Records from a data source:
⁂

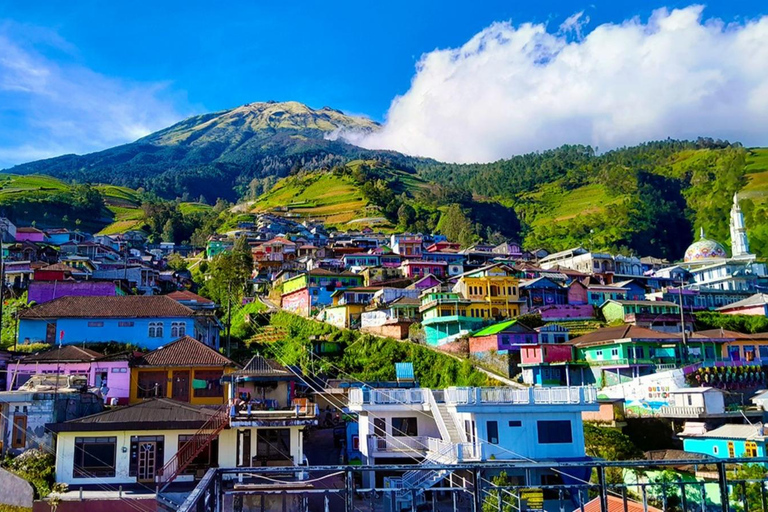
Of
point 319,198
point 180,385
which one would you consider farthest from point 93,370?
point 319,198

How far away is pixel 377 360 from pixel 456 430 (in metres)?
17.3

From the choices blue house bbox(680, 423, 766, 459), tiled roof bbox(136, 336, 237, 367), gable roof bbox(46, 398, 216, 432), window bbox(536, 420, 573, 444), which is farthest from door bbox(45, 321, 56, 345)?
blue house bbox(680, 423, 766, 459)

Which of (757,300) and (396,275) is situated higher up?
(396,275)

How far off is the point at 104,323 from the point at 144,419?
14.7 metres

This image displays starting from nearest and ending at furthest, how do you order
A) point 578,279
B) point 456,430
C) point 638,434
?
1. point 456,430
2. point 638,434
3. point 578,279

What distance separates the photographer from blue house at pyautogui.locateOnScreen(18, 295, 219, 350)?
37.2 metres

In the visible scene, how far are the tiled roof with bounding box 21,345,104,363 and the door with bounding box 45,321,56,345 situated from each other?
423 centimetres

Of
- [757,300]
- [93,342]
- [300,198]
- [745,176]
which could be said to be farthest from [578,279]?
[745,176]

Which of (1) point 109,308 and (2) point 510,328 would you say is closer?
(1) point 109,308

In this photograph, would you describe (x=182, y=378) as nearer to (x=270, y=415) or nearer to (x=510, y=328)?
(x=270, y=415)

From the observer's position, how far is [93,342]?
37.0 meters

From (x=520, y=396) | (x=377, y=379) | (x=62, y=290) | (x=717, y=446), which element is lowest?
(x=717, y=446)

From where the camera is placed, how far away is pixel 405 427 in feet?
95.1

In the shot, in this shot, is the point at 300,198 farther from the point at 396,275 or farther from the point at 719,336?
the point at 719,336
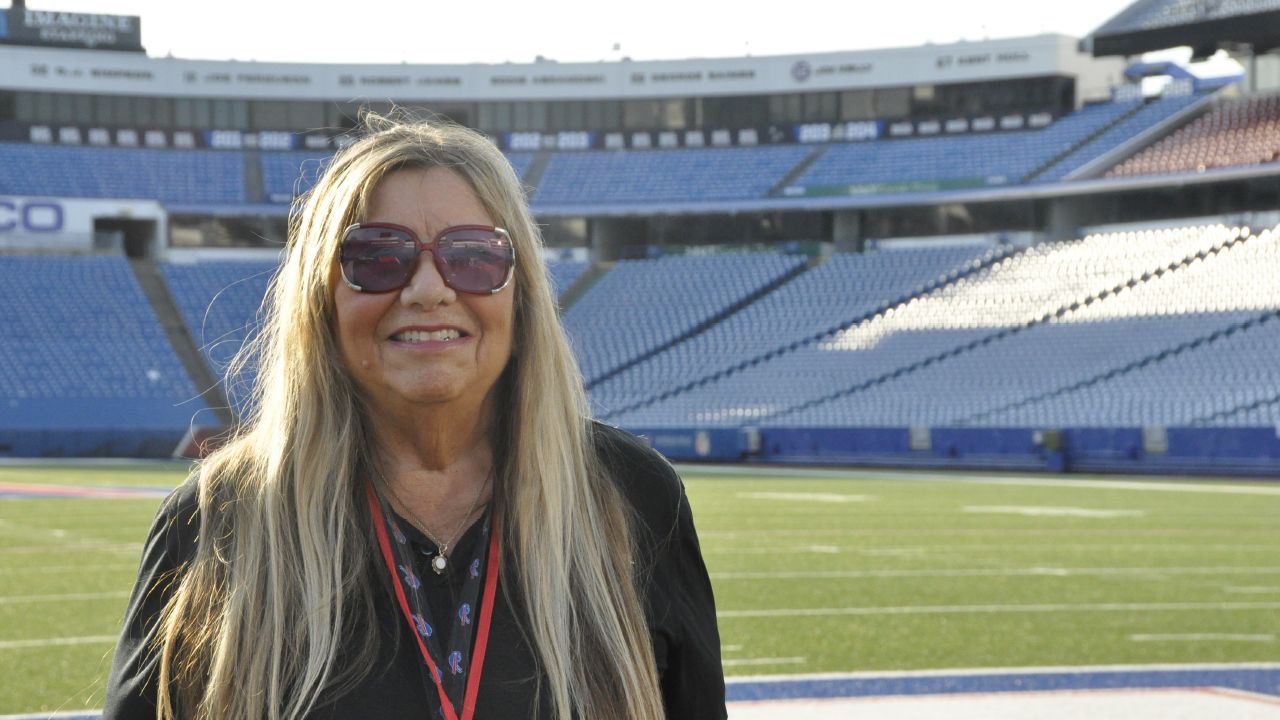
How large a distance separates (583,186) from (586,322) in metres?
6.68

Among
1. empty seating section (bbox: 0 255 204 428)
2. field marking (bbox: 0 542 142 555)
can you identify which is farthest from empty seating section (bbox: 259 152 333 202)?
field marking (bbox: 0 542 142 555)

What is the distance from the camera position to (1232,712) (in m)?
6.56

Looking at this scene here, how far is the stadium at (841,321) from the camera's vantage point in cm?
970

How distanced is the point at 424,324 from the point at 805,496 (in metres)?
20.0

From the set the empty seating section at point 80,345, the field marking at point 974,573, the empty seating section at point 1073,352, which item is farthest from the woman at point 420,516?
the empty seating section at point 80,345

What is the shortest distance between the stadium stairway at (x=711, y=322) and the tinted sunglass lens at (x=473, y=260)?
39534 mm

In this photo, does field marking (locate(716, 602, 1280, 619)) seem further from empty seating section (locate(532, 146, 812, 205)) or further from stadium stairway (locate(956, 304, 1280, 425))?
empty seating section (locate(532, 146, 812, 205))

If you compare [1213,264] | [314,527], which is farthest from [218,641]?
[1213,264]

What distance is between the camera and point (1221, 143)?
136 feet

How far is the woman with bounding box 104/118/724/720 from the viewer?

⁂

Task to complete: Reproduce the lines of the listing starting at the line that contains "This image displays" and ending at the line that contains "37.2 metres", with the requests included. In the answers only, shift every number up by 7, meaning the ranking positions, the point coordinates and the distance value.

Result for this task:
This image displays starting from nearest and ending at furthest, how do you order
A) point 578,279
B) point 456,430
C) point 638,434
?
8. point 463,437
9. point 645,441
10. point 585,286

What distance separates the photographer from blue house at pyautogui.locateOnScreen(18, 295, 219, 350)?
44.2 metres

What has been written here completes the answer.